The person who responded dismissively later says "I'm just another user."

---

Every commit since they started using git in 2009 is attributed to one person:

https://cgit.git.savannah.gnu.org/cgit/bash.git/log/

I think occasionally contributed patches are applied, but this is not apparent in source control.

I was attacked on the bash mailing list a several years ago, so I don't go there anymore :-)

By justincormack 2025-06-2521:241 reply

Most of the stuff that configure scripts check is obsolete, and breaks in situations like this as the checks are often not workable without running code. It is likely the check does not apply to any system that has existed for decades. Lots of systems have disabled eg Nix in 2017 [1]

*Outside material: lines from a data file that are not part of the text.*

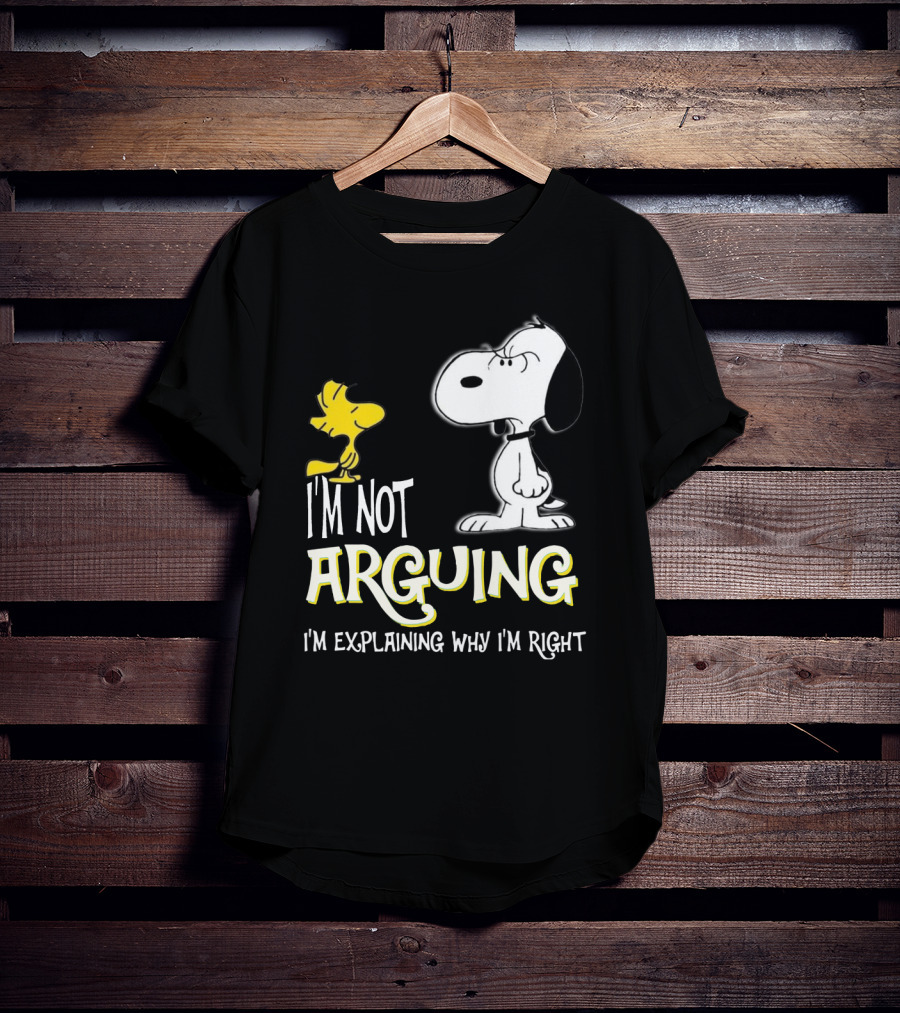 Snoopy Woodstock I'm Not Arguing I'm Explaining Why I'm Right T-Shirt
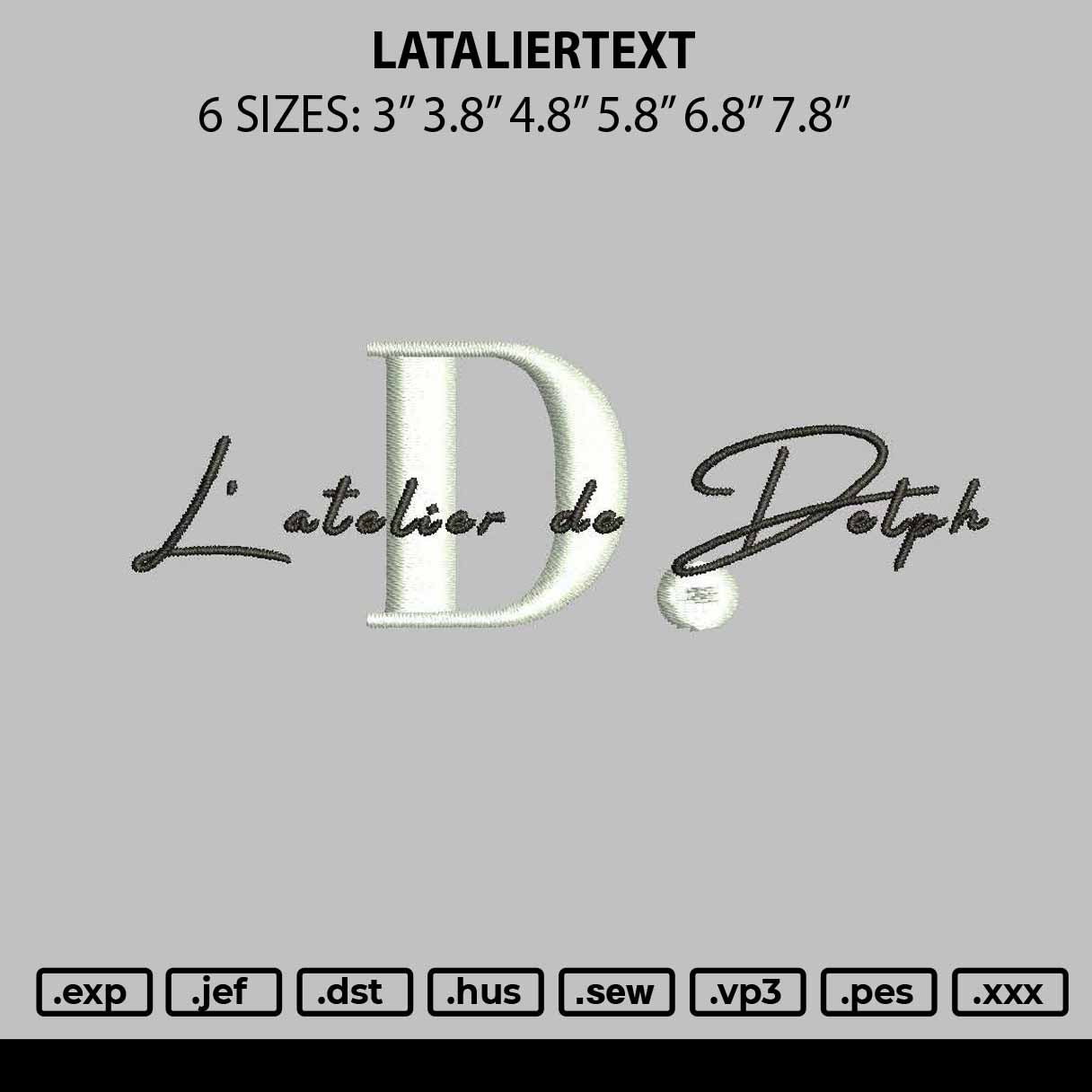Lataliertext Embroidery File 6 sizes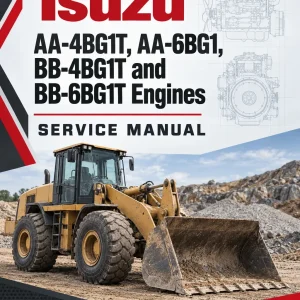 Isuzu AA-4BG1T, AA-6BG1, BB-4BG1T and BB-6BG1T Engines Service Manual Isuzu AA-4BG1T, AA-6BG1, BB-4BG1T and BB-6BG1T Engines Service Manual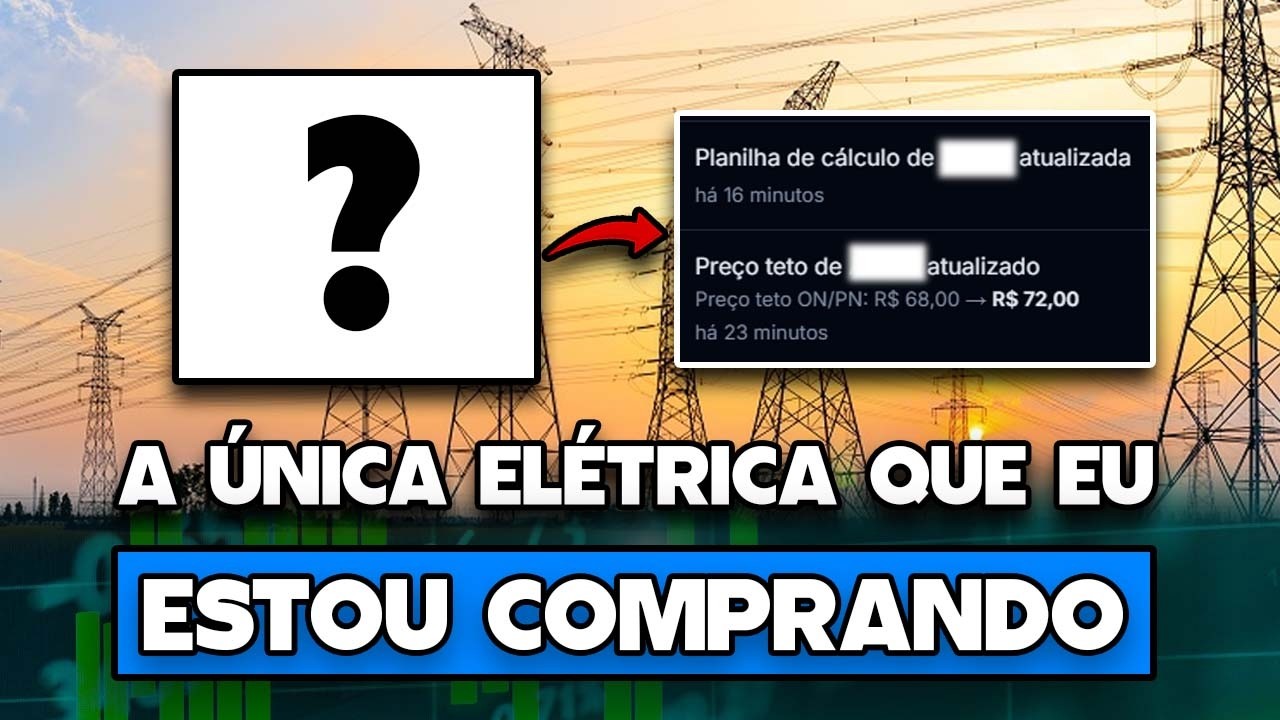 🚨 ÚNICA ELÉTRICA COM MARGEM DE SEGURANÇA PARA COMPRAR AGORA. DIVIDENDOS FORTES PARA O ANO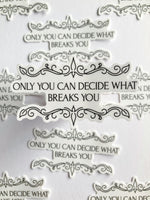 Only You Can Decide What Breaks You Sticker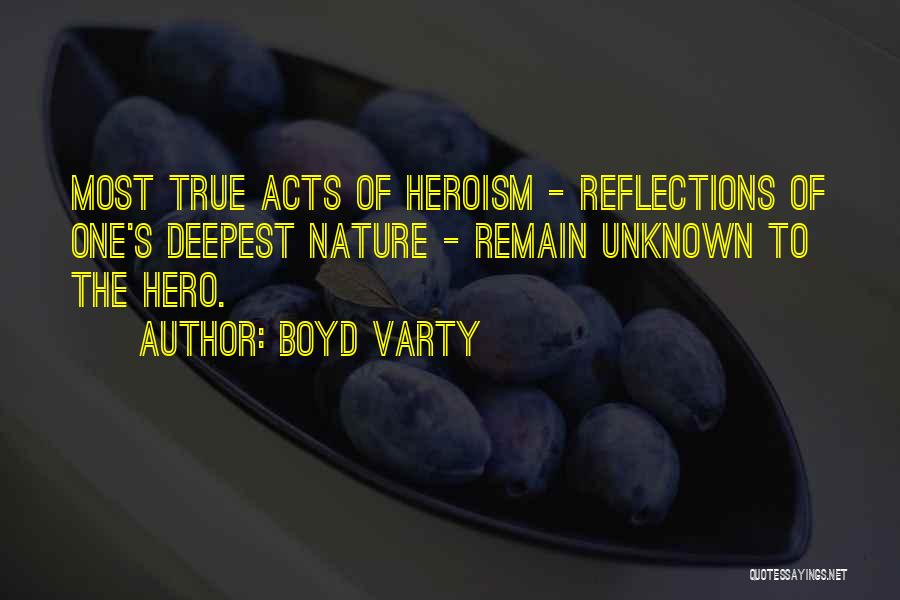 Boyd Varty Quotes: Most True Acts Of Heroism - Reflections Of One's Deepest Nature - Remain Unknown To The Hero.
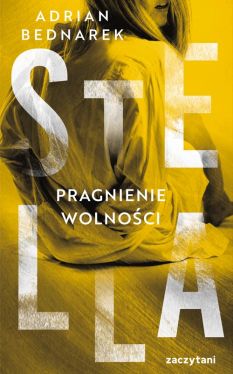 Okadka ksiki -  Stella. Pragnienie wolnoci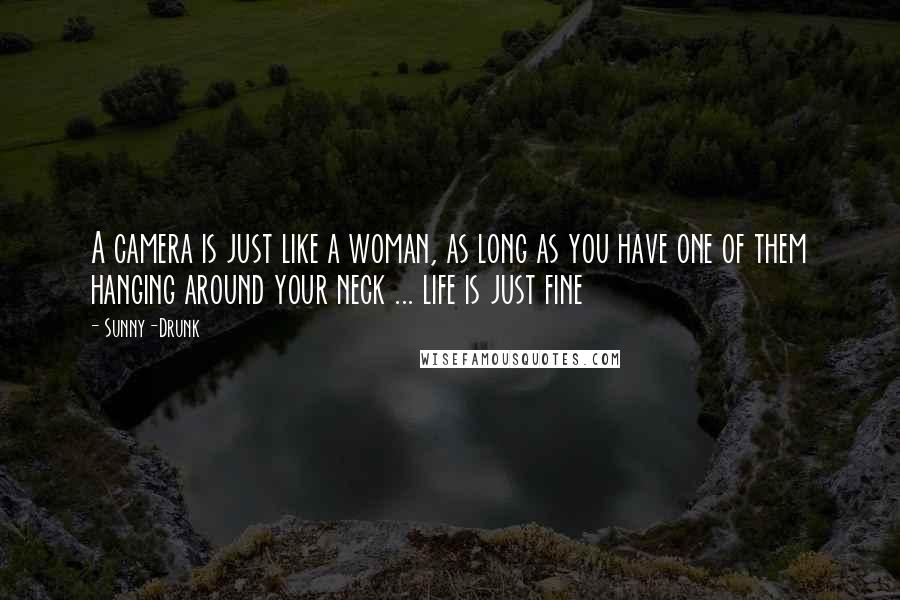 Sunny-Drunk Quotes: A camera is just like a woman, as long as you have one of them hanging around your neck ... life is just fine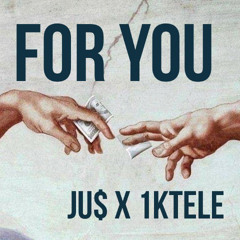 FOR YOU Ft. 1ktele
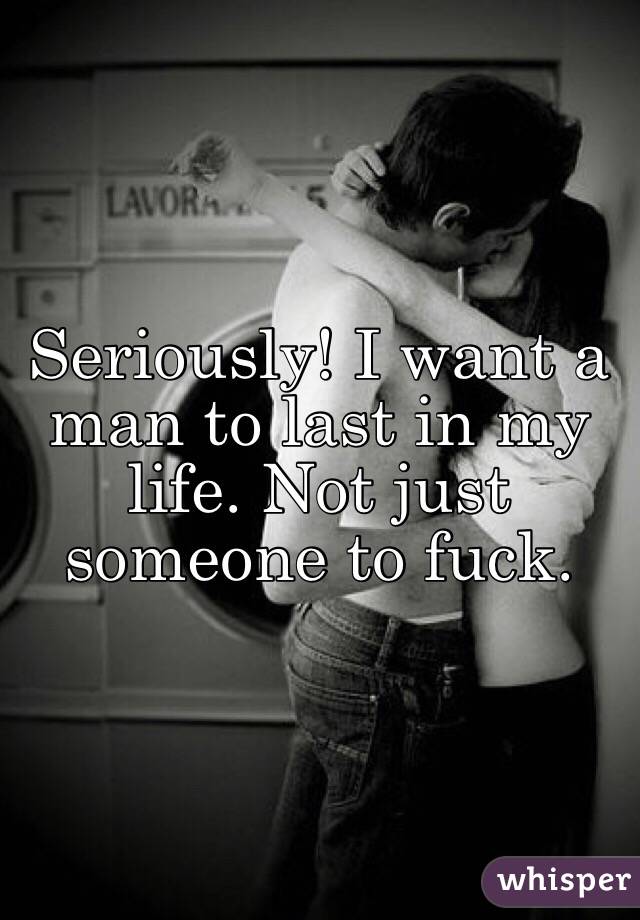 Seriously! I want a man to last in my life. Not just someone to fuck. 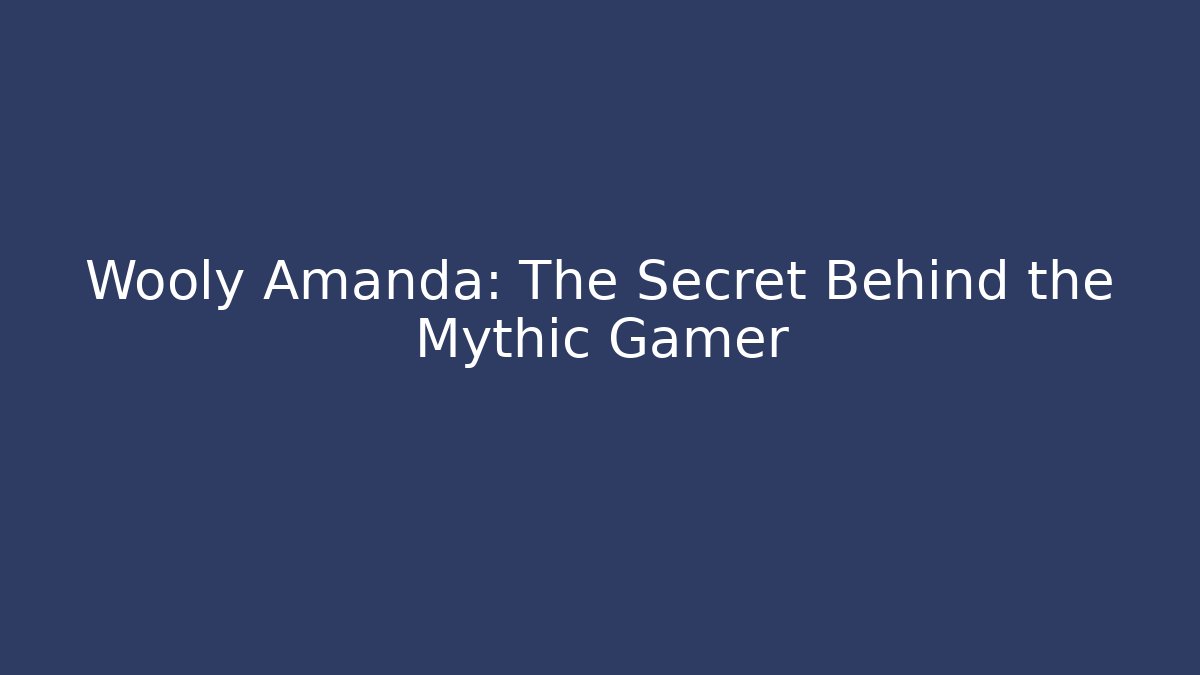 Wooly Amanda: The Secret Behind the Mythic Gamer
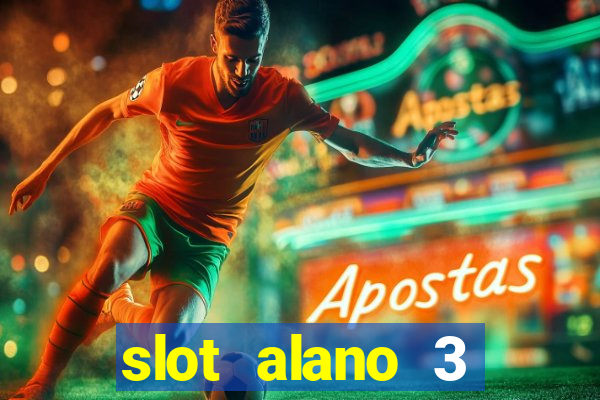 slot alano 3 master plus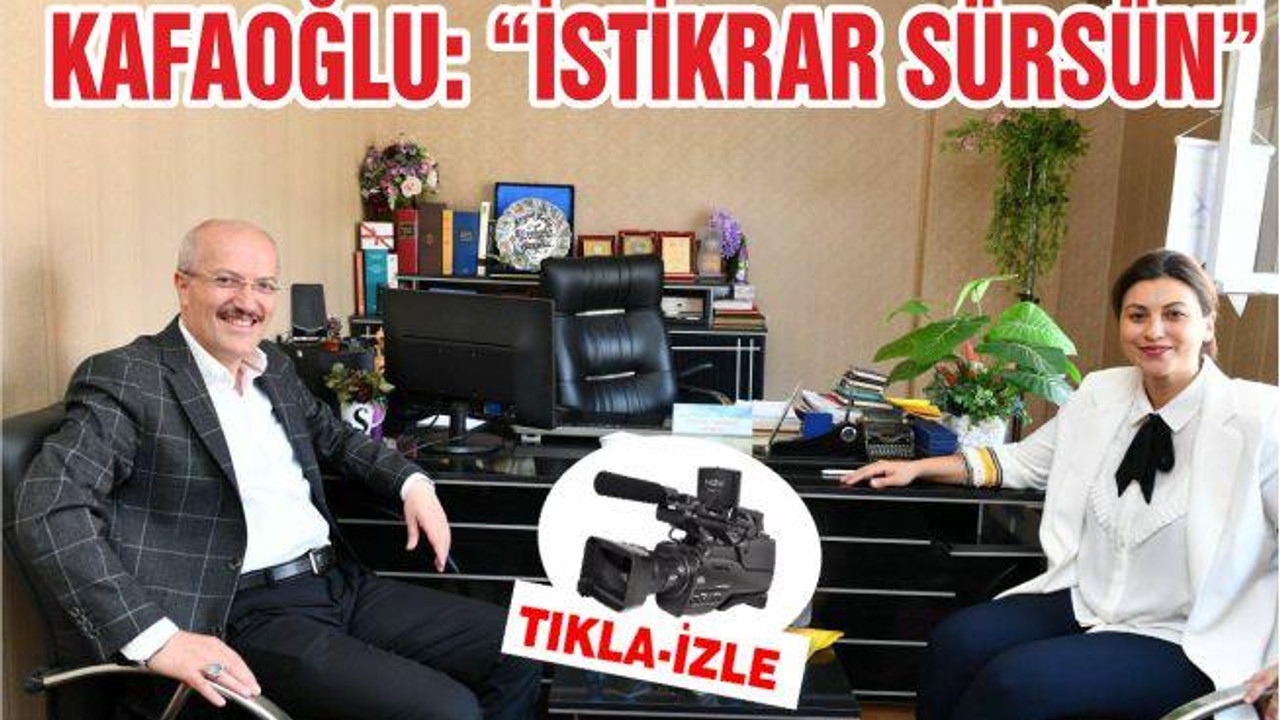 KAFAOĞLU “İSTİKRAR SÜRSÜN”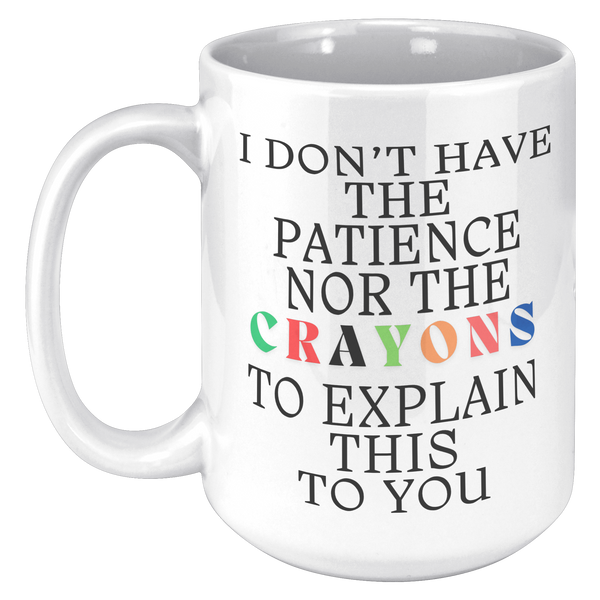 I_Dont_Have_The_Patience_15oz_White_LH_Mockup.png
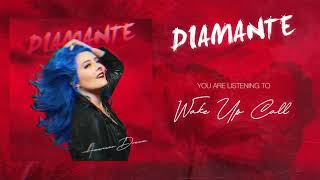 Diamante - Wake Up Call (Official Audio)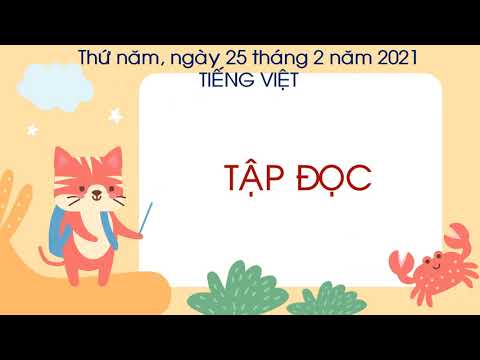 Tiếng Việt 2020-2021_Tuần 23_ Khối 1_Bài 121: uân - uât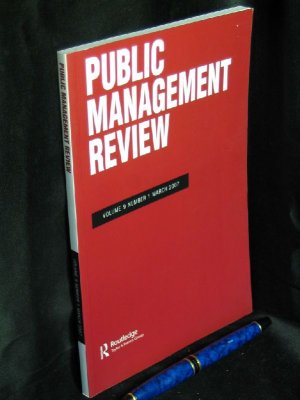 Public Management Review. Volume 9 Number 1 March 2007 -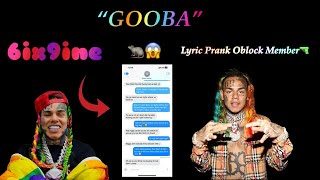 Download lagu 6IX9INE - GOOBA LYRIC PRANK ON OBLOCK MEMBER 🫣😬 (it didn’t end well🔫) mp3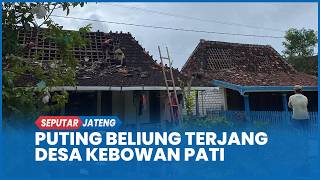 Download lagu Puting Beliung Terjang Desa Kebowan Pati, 21 Rumah Warga Rusak mp3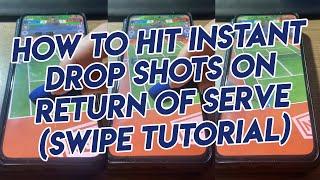 Tennis Clash How To Hit Instant Drop Shots On Return Of Serve [Swipe Tutorial On Phone Screen]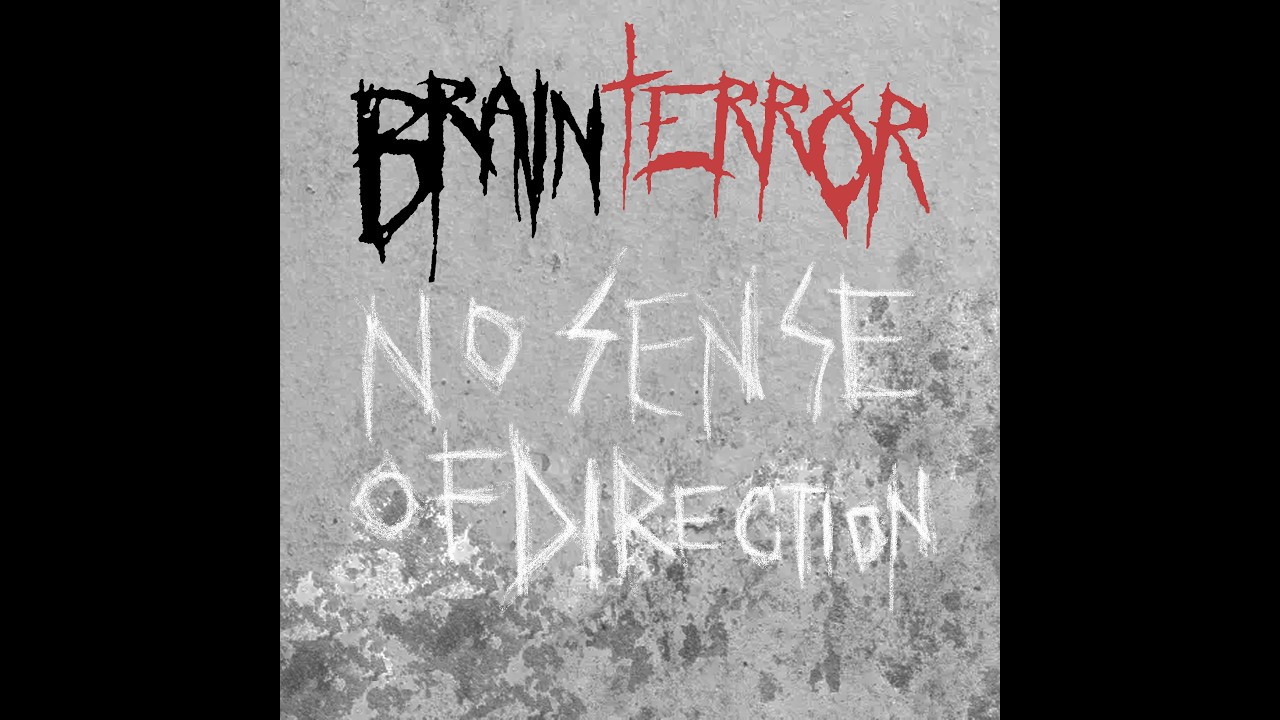 Brainterror - No sense of direction
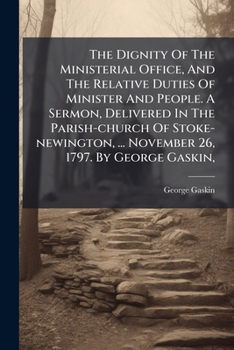 The dignity of the ministerial office, and the relative duties of minister and people. A sermon, delivered in the parish-church of Stoke-Newington, ... November 26, 1797. By George Gaskin, ...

[1] https://github.com/NixOS/nixpkgs/commit/dff0ba38a243603534c9...

By arp242 2025-06-2522:37

I had a look at the bash source code a few years back, and there are tons of hacks and workarounds for 1980s-era systems. Looking at the git log, GETCWD_BROKEN was added in bash 1.14 from 1996, presumably to work around some system at the time (a system which was perhaps already old in 1996, but it's not detailed which).

Also, that getcwd.c which contains the getcwd() fallback and bug is in K&R C, which should be a hint at how well maintained all of this is. Bash takes "don't fix it if it ain't broke" to new levels, to the point of introducing breakage like here (the bash-malloc is also notorious for this – no idea why that's still enabled by default).